How to make the design matrix for categorical variables in stan for survival models?

testFrame <- data.frame(First=sample(1:10, 20, replace=T),
Second=sample(1:20, 20, replace=T), Third=sample(1:10, 20, replace=T),
Fourth=rep(c(“Alice”,“Bob”,“Charlie”,“David”), 5),

basically I can go with:
1, model.matrix(~ 0+First + Second + Third + Fourth + Fifth, data=testFrame)
2, model.matrix(~ First + Second + Third + Fourth + Fifth, data=testFrame)
Since coxph does not have intercept, should I go with matrix 1? Or should I still feed the stan survival model with the most commonly used matrix 2?
Thank you for your advice in advance.

Hi, the answer really depends on how you code the Stan model so either one could be fine. Can you be clearer about your model?

1 Like

Thank you very much for your reply. Here is my model I learnt and modified from Leuk: Cox regression openbugs model.

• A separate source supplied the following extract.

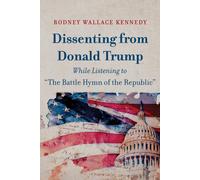 Rodney Wallace Dissenting from Donald Trump While Listening (Copertina rigida)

See if you can identify a baseline hazard parameter in the Stan code. If not then your model matrix needs an intercept. The Cox model has an interesting interpretation but the piece you’re thinking about is just a regression for the log hazard

The stan code does have a baseline hazard modeled in. My question is even if I omit the intercept, design matrix one has one more factor than design matrix two, which one is proper in this case? In coxph, it has one less factor, i.e. use design matrix two but without intercept.

If you already have an intercept (log baseline hazard) then adding the intercept using the model matrix results in confounded parameters (log baseline hazard and intercept). So don’t do that one, it won’t work well.